La ayuda a las familias se convierte también en una atención prioritaria, pues al trauma de la propia lesión se añaden los cambios que experimentan los pacientes, que, en algunos casos, resultan difíciles de asumir para sus seres queridos. "Algunos lesionados se convierten, literalmente, en otras personas diferentes: sufren desinhibición, irascibilidad, desarrollan conductas infantiles... La convivencia cambia y no es raro que se produzcan divorcios", dice Elena Galián, directora del centro de día.

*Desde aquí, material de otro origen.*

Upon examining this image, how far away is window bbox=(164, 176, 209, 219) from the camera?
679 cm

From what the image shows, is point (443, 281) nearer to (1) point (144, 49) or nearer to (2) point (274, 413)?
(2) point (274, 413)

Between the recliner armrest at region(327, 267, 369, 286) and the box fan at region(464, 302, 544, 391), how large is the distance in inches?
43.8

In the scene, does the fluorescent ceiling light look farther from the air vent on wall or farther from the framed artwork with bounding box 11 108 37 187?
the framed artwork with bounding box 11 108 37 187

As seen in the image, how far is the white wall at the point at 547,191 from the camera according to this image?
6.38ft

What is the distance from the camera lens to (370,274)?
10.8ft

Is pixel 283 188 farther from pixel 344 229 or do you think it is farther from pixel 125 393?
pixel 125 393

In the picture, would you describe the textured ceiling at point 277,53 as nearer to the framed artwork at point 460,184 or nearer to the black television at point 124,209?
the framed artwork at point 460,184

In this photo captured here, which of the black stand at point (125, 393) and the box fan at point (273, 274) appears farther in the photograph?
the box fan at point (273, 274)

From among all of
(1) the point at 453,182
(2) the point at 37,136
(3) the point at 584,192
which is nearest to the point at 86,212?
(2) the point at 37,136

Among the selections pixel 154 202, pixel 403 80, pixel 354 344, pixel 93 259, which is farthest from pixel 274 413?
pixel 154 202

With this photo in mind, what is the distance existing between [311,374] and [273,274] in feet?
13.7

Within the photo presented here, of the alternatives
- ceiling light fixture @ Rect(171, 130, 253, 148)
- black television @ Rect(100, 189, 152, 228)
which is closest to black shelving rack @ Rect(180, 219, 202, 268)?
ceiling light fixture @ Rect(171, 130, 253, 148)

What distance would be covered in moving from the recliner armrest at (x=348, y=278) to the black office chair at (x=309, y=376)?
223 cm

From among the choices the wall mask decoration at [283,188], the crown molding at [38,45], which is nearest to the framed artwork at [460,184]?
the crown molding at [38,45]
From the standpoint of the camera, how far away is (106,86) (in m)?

El caso más extremo es el de aquellos que se quedan en estado vegetatiivo, en cama, para el resto de sus días. "Las familias se ven obligadas a convertir sus casas en auténticos hospitales y no hay recursos para ellas", dice Palomar, " y las ayudas sociales, en muchos casos, no dan ni para cubrir el gasto de los pañales". Por eso APANEFA decidió poner en marcha un servicio de ayuda a domicilio para estas personas, por un precio simbólico, al igual que el centro de día o las salidas culturales y vacacionales, en verano y en Semana Santa, para aquellos que disfrutan de más autonomía.

El Ayuntamiento cedió suelo hace poco para que APANEFA pueda construir un centro de día e integrar así en un solo edificio todos los servicios. En la actualidad, aunque la distancia entre los locales —siete cedidos por la Junta de Moratalaz y otros tres alquilados por APANEFA— es corta y el Ayuntamiento instaló rampas allí donde había escaleras, la pendiente de algunas es tan pronunciada que los usuarios de sillas de ruedas o con otros problemas para desplazarse corren peligro de sufrir un accidente.
Por eso, y por cuestiones de operatividad, la asociación aguarda impaciente el inicio de las obras, previsto para después del próximo verano. La Obra Social Caja Madrid aporta el 65 por ciento de los gastos de la edificación, pero aún falta el 35 por ciento, que Palomar espera poder conseguir en ese plazo.